For the past several years, the firm’s forecasts have been directionally similar, although not quite as pessimistic, as GMO’s: fairly bearish on core U.S. stocks and bonds, but more upbeat about the prospects for emerging-markets equities. The most recently released expected returns from Research Affiliates fit with those general themes. The firm’s valuation-dependent model is forecasting a whopping 6.8% real return from emerging-markets equities over the next decade but much less impressive returns from core asset classes: a 0.3% real return for U.S. large caps and a slight loss for the Aggregate Index over the next 10 years. The firm is also forecasting a much higher return–4.9% on a real basis–for non-U.S. developed-markets stocks (the MSCI EAFE Index) than it is for U.S. stocks.
Highlights: Nominal U.S. equity-market returns in the 3.5% to 5.5% range during the next decade; 6.5% to 8.5% returns for non-U.S. equities (for U.S. investors); 2% to 3% expected returns for U.S. fixed income (December 2019).
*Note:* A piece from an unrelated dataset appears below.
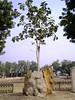 Khajuraho 02 2015in03kjrh_051 (juggadery) Tags: 2015 india madhyapradesh khajuraho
Vanguard’s annual Economic and Market Outlook report is comprehensive and digestible; it examines the economy and market prospects from a number of angles and is easy to follow, even for non-economists.
In the latest report, the firm notes that it expects equity returns over the next decade to be “modest at best” and is even more cautious in the near term. “Our near-term outlook for global equity markets remains guarded, and the chance of a large drawdown for equities and other high-beta assets remains elevated and significantly higher than it would be in a normal market environment,” the report’s authors wrote.
Yet as with J.P. Morgan, the firm’s expected returns for global equities were slightly higher than they were a year ago, thanks to what the firm describes as “more favorable valuations.” Vanguard also forecasts returns for various subsegments of the U.S. equity market. Its return forecast for U.S. growth stocks is the lowest, whereas its return expectations for small-cap and value stocks are higher.
On the fixed-income side, the firm is expecting modest returns in the 2% to 3% range from U.S. bonds, with higher returns, along with higher volatility, accruing to investors willing to take on credit risk. That represents a decline from the year prior, with the report’s authors noting that, “Our expectation for fixed-income returns has fallen because of declining policy rates, lower yields across maturities, and compressed corporate spreads.”